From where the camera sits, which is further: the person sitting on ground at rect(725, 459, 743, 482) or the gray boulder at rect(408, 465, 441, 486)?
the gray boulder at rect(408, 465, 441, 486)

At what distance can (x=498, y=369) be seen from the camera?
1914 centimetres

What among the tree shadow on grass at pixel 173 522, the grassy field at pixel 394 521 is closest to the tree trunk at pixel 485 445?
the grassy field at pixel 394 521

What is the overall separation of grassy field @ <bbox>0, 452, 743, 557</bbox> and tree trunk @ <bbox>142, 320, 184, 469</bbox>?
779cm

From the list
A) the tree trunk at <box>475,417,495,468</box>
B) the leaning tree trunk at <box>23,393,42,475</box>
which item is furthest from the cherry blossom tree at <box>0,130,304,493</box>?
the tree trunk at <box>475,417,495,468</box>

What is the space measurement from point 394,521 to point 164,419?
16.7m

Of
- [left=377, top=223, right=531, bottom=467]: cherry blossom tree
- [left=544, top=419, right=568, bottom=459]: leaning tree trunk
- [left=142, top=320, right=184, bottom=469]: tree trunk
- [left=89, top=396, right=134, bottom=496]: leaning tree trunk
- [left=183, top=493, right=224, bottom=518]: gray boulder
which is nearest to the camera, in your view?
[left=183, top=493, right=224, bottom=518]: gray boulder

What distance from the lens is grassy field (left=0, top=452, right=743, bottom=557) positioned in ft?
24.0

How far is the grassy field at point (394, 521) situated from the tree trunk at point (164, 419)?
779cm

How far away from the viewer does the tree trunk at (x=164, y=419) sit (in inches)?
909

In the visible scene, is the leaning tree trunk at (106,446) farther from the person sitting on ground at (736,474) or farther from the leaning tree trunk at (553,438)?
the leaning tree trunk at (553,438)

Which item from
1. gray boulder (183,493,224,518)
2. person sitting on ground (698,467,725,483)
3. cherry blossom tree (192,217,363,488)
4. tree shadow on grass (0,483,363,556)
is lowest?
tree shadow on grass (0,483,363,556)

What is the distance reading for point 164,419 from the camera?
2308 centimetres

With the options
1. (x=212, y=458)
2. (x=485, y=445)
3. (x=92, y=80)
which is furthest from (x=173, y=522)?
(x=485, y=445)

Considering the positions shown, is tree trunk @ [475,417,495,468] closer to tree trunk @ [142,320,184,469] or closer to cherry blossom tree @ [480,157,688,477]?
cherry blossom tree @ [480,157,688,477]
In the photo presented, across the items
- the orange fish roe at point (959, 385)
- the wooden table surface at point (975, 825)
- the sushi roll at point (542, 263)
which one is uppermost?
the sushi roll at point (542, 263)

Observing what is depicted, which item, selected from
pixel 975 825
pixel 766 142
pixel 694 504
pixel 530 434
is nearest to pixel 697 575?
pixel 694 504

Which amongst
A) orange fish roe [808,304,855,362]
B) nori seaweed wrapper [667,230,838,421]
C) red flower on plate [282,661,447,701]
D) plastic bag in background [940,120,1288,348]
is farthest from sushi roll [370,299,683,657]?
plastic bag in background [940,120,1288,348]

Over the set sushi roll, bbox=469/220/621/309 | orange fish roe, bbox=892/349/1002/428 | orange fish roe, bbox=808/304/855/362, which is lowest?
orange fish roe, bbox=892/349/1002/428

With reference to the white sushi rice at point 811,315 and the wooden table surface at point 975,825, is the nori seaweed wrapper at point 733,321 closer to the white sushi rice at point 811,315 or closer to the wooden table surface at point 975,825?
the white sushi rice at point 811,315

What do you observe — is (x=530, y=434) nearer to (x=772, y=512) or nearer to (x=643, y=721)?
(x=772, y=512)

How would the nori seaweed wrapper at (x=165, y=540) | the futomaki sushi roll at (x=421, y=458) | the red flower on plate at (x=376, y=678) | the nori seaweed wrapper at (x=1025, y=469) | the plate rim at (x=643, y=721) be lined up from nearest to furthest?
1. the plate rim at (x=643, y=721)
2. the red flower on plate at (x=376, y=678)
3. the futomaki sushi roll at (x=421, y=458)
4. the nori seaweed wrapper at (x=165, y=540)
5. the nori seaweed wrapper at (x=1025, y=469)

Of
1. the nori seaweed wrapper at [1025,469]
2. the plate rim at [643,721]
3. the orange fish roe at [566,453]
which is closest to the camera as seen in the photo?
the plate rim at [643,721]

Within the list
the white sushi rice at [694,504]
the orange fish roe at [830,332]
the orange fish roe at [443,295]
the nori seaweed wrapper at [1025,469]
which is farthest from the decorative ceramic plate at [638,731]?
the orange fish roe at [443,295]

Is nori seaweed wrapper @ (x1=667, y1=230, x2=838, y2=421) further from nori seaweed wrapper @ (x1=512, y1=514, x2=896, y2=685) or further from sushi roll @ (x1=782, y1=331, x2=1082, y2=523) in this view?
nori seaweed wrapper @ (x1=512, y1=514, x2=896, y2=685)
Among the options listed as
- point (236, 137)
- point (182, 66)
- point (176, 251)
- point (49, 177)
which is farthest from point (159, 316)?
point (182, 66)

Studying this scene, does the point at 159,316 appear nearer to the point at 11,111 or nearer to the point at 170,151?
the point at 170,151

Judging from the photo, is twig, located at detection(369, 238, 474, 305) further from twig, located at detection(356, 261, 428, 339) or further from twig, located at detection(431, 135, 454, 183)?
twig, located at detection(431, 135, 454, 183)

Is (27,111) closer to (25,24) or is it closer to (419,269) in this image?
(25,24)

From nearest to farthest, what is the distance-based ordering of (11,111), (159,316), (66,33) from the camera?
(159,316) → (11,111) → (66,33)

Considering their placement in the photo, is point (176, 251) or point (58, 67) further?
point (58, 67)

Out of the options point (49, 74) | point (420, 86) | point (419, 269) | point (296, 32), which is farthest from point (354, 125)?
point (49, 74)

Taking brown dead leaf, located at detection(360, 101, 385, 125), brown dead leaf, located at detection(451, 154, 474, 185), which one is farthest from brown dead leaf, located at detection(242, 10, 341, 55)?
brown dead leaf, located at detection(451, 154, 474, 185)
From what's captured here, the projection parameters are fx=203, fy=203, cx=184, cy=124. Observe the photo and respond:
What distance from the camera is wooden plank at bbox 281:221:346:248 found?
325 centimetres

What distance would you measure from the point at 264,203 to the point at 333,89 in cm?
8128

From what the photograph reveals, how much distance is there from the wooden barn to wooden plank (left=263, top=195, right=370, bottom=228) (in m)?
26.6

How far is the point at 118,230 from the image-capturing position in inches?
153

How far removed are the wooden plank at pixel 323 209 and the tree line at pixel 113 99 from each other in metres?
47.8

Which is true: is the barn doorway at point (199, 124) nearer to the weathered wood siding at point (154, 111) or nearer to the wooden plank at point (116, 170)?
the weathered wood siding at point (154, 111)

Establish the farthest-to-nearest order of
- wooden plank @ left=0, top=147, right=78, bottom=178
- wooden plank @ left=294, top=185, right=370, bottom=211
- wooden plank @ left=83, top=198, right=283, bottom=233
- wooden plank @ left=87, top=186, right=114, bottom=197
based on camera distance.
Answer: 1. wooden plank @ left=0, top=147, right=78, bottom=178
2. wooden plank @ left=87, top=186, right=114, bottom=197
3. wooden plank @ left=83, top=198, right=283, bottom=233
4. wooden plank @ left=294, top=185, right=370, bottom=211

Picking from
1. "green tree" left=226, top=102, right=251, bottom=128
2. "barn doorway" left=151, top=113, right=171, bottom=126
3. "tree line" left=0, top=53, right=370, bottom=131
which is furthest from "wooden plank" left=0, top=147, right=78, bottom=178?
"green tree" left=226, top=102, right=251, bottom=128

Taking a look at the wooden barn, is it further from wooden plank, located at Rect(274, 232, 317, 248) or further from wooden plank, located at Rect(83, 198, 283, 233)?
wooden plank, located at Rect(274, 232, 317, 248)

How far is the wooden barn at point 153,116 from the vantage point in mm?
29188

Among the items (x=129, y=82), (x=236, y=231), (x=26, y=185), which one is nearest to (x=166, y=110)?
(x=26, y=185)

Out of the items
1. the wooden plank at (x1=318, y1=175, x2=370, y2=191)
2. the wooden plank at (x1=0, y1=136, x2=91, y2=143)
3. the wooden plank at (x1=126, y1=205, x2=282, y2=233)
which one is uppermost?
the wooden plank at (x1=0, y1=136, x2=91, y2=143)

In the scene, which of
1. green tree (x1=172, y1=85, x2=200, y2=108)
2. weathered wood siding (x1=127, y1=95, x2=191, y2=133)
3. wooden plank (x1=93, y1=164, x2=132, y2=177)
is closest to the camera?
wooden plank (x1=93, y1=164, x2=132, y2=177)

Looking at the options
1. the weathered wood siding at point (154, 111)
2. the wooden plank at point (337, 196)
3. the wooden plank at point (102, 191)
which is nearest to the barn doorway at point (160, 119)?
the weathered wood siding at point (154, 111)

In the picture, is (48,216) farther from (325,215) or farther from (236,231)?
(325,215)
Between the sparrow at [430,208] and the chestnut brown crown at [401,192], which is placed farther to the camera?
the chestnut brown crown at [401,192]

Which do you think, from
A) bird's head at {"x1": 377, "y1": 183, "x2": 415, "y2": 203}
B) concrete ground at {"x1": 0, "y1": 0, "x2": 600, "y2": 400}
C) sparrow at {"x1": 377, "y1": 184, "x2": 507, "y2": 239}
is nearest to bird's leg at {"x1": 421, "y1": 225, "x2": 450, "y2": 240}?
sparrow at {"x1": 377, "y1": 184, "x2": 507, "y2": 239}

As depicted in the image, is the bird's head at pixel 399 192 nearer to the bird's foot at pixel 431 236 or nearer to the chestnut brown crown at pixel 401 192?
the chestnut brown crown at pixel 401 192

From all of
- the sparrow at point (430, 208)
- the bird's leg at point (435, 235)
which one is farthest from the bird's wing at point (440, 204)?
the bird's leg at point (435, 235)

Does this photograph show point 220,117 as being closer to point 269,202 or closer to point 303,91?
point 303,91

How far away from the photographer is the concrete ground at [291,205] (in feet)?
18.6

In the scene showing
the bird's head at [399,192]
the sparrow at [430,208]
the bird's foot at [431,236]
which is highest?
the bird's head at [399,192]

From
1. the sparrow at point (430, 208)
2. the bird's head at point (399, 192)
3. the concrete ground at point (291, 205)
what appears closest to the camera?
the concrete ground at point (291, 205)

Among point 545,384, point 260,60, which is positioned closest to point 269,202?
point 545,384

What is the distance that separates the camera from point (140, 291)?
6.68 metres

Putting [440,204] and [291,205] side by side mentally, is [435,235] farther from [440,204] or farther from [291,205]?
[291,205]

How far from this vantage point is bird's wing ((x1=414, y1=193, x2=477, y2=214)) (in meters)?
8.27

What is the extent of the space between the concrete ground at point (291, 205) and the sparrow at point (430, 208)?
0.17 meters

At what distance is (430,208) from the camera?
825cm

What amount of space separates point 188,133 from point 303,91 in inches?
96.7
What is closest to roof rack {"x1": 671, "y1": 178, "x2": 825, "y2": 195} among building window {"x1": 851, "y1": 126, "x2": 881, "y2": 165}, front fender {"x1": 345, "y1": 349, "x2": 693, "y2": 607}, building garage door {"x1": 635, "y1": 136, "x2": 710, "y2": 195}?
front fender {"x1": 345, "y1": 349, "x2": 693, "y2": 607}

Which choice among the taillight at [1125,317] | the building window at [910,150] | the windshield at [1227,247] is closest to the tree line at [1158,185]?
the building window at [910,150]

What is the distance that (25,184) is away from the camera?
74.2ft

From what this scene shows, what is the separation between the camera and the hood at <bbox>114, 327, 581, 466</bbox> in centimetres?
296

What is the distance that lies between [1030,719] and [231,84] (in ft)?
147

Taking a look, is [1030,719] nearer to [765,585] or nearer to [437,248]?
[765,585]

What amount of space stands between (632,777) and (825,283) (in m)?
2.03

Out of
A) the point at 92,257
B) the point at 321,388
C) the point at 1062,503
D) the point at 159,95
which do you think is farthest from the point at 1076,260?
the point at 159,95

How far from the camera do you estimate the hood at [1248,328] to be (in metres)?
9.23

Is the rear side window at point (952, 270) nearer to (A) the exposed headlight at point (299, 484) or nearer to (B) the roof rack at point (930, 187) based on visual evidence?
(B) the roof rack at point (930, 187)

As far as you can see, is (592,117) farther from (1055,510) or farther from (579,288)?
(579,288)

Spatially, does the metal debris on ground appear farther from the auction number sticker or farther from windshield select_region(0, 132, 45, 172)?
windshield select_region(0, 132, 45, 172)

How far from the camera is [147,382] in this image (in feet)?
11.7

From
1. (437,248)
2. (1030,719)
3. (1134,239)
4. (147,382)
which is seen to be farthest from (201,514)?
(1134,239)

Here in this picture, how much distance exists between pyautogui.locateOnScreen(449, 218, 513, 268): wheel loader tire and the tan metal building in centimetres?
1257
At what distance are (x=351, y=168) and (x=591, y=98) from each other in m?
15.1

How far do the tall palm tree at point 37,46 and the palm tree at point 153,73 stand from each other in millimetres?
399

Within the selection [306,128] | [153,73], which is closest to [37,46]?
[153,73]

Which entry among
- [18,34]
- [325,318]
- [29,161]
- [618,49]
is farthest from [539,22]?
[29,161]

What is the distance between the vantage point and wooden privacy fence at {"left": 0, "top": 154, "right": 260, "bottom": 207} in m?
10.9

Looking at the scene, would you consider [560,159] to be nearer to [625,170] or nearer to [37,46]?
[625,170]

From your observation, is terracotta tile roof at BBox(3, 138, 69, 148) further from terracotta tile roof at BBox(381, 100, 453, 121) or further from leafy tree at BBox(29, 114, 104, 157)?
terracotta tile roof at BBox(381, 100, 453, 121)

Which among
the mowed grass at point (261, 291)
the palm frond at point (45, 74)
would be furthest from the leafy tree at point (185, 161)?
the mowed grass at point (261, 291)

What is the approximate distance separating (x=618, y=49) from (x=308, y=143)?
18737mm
+ + + + +
*What is needed*: Quote the lines of the listing above that run from the line with "How far from the camera is" through its last line, both included, and nothing else.

*Response*:
How far from the camera is [147,382] in this image (in feet)?
11.7

From
1. (437,248)
2. (1030,719)
3. (1134,239)
4. (147,382)
which is seen to be farthest from (201,514)?
(1134,239)

Here in this picture, how much distance exists between pyautogui.locateOnScreen(449, 218, 513, 268): wheel loader tire and the tan metal building in centimetres?
1257
At what distance are (x=351, y=168) and (x=591, y=98) from each other in m?
15.1

How far do the tall palm tree at point 37,46 and the palm tree at point 153,73 stand from each other in millimetres?
399

Within the selection [306,128] | [153,73], which is closest to [37,46]?
[153,73]

Which entry among
- [18,34]
- [325,318]
- [29,161]
- [618,49]
is farthest from [539,22]?
[29,161]

What is the distance between the vantage point and wooden privacy fence at {"left": 0, "top": 154, "right": 260, "bottom": 207} in m?
10.9

Looking at the scene, would you consider [560,159] to be nearer to [625,170] or nearer to [37,46]?
[625,170]

From your observation, is terracotta tile roof at BBox(3, 138, 69, 148) further from terracotta tile roof at BBox(381, 100, 453, 121) or further from leafy tree at BBox(29, 114, 104, 157)?
terracotta tile roof at BBox(381, 100, 453, 121)

Which among
the mowed grass at point (261, 291)
the palm frond at point (45, 74)
would be furthest from the leafy tree at point (185, 161)?
the mowed grass at point (261, 291)

What is the approximate distance separating (x=618, y=49) from (x=308, y=143)?
18737mm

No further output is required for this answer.